__What is being asked__
Your task is to repeat the records exactly from the line containing "Of the items" onward, through the final line.

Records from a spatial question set
---+---
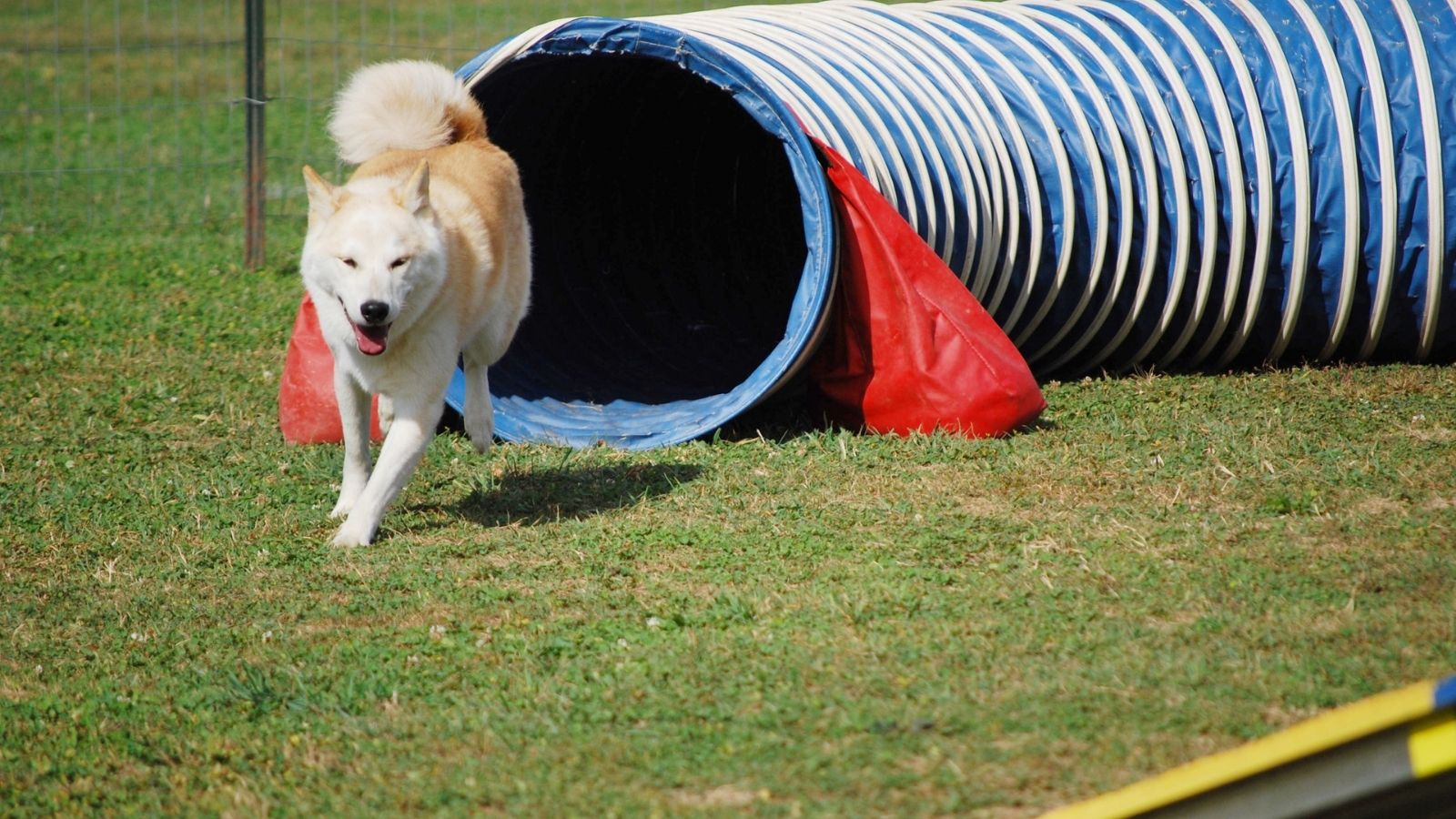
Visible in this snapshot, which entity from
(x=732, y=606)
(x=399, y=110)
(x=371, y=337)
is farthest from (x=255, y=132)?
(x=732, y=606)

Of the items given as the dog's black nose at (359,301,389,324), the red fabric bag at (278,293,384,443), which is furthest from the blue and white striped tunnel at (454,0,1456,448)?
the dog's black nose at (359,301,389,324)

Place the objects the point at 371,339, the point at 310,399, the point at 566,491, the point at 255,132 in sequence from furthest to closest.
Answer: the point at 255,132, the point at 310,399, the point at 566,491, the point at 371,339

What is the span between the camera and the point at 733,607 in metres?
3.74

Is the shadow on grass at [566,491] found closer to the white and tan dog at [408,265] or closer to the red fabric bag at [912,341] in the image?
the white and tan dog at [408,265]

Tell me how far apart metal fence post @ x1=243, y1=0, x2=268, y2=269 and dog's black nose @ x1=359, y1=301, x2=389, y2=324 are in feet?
---+---
__Exercise result__
Of the items given as the dog's black nose at (359,301,389,324), the red fabric bag at (278,293,384,443), which is furthest from the blue and white striped tunnel at (454,0,1456,448)?
the dog's black nose at (359,301,389,324)

Place the objects the point at 371,339, the point at 310,399, the point at 566,491, the point at 255,132 in sequence from furthest to closest.
Answer: the point at 255,132, the point at 310,399, the point at 566,491, the point at 371,339

What is the span between the camera and the point at 733,607 in metres?
3.74

Is the shadow on grass at [566,491] found closer to the white and tan dog at [408,265] or closer to the red fabric bag at [912,341] in the image?
the white and tan dog at [408,265]

Tell me how far apart metal fence post @ x1=243, y1=0, x2=268, y2=269 and dog's black nose @ x1=359, y1=301, x2=389, y2=324 are in feet?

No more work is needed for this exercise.